My name is Gabriel Gressie (1959) and I live in a small rural town in the North of the Netherlands, called Stadskanaal. I’ve been married to my wife Gerda since 1980 and together we have 6 sons.
Ever since I was a small child I knew I wanted to be an artist. I have been painting ever since I can remember. I envision a painting in my head and thus begins the challenge to find the right objects and get them on the panel as realistic as possible. The technique is absolutely paramount to me, although I’m never truly satisfied – to this day I’m still trying to improve my methods.
Making a painting takes quite some time, which is also part of the reason I never got to make a very large project; until December 2014. I received a commission from a wealthy client and collector of antique toys to paint a gigantic work, 2 x 2 meter, and with it a deadline until April 2017. I got the chance to work carelessly on such a project for 2 years which felt like a dream come true. All my life I’ve been waiting for such an opportunity. I spent the next few days on cloud number 9 until practical problems brought me back to Earth. My former ‘studio’ was literally part of our bedroom, I had my easel and my equipment nicely tucked into a corner where I did my work. A panel of such sheer size simply wouldn’t work! We had to convert our guesthouse into my new studio, where my son was living at the time. It was the only place the panel would fit. Soon the initial drawing would commence which would prove to be quite the challenge. I had never worked on such a monumental scale before – a self-made easel to even bear the weight of the panel had to be made. To reach the top of the panel I had to drag the outdoor patio table and place my chair on it. All the while working with brushes containing just a few hairs. There were days I spent 4 hours with my head almost pressed against the ceiling just working on a couple of square cms.
I had received a lot of source material from my client of his private collection to incorporate into the painting, it did take a whole lot of time to get the initial layer of just the drawing done. I enjoyed every second of it, seeing how the piece took shape day after day, idea after idea. Truly a magical time for me.
Until July 19th, 2015. Around midnight I started feeling very uncomfortable with a tight knot in my chest. I actually drove myself to the hospital because driving relaxes me but once there they told me my blood pressure was through the roof and I was slowly suffocating in the accumulation of fluid in my lungs. I have had hypertension for quite awhile before it but it had reached critical level. After a night in IC, induced in artificial sleep, the investigations began. Heart failure was immediately found. This took me over a month to feel even slightly better and optimistic to resume work.

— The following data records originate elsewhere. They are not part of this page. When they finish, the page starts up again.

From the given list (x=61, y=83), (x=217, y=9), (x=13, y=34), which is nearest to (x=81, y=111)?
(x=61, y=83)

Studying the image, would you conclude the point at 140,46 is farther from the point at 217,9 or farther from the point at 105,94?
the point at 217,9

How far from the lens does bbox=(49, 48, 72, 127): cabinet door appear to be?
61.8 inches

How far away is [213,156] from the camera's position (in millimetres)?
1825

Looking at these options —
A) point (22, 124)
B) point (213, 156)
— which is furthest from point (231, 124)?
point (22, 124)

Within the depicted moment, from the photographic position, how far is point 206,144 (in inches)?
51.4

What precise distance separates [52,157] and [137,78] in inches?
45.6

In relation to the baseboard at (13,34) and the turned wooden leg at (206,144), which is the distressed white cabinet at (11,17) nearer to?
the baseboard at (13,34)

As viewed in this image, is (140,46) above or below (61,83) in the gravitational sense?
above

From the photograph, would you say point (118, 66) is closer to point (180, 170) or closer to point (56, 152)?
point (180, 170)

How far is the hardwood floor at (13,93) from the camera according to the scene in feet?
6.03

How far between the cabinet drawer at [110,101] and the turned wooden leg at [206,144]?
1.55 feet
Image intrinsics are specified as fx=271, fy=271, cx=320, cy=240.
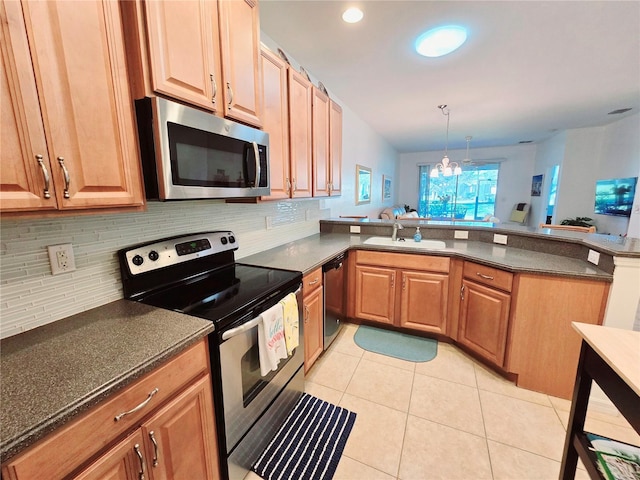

Medicine did their work and I needed to relax again with a minuscule brush in my hand. Back to the studio again it was, I had time and courage to start the coloring phase. This is the most exciting phase of course. The whole painting starts to come alive, just as I felt after the hospital. It rejuvenates, it invigorates! Again the troubles reaching every bit of the panel. Sometimes standing up on the garden patio, sometimes sitting on a chair on it, sometimes removing the table and standing up, sometimes on my knees.
There are many issues I wouldn’t think I’d face. For example, I was used to polish my painting between every layer so as to smoothen out the layers so I could paint minute details on the top layer. I normally do the polishing with ground pumice and a piece of felt underneath a trickling faucet. This, of course, was now impossible. I figured I let gravity do its trick and let my son drop droplets of water run down the top while I polished. It takes some serious improvisation with such a huge panel. In summer 2016, after a great holiday in the south of France, I started experiencing heavy back pain. At first I blamed it on the unnatural positions I had to take while painting this work, on a chair being on a table and even then in awkward positions. Just to be sure I went to the hospital and immediately I was hospitalized. I found out I had diabetes and kidney failure. I’ve spent a week in the hospital and had to learn to use insulin.
Thank goodness I recovered fairly soon and within a few weeks I had no longer need for insulin. I’m on a low carb diet now, eating a whole lot of fresh produce and reducing salt to a minimum because of the blood pressure. My kidneys are stable and I feel fine. This whole ordeal took a lot of time and I still have panic attacks now and then.
The last few months I worked 14 hours a day to finish this piece and I can happily say I did it. On March 12th, 2017, at 9pm I put the final stroke on the greatest work I’ve ever done.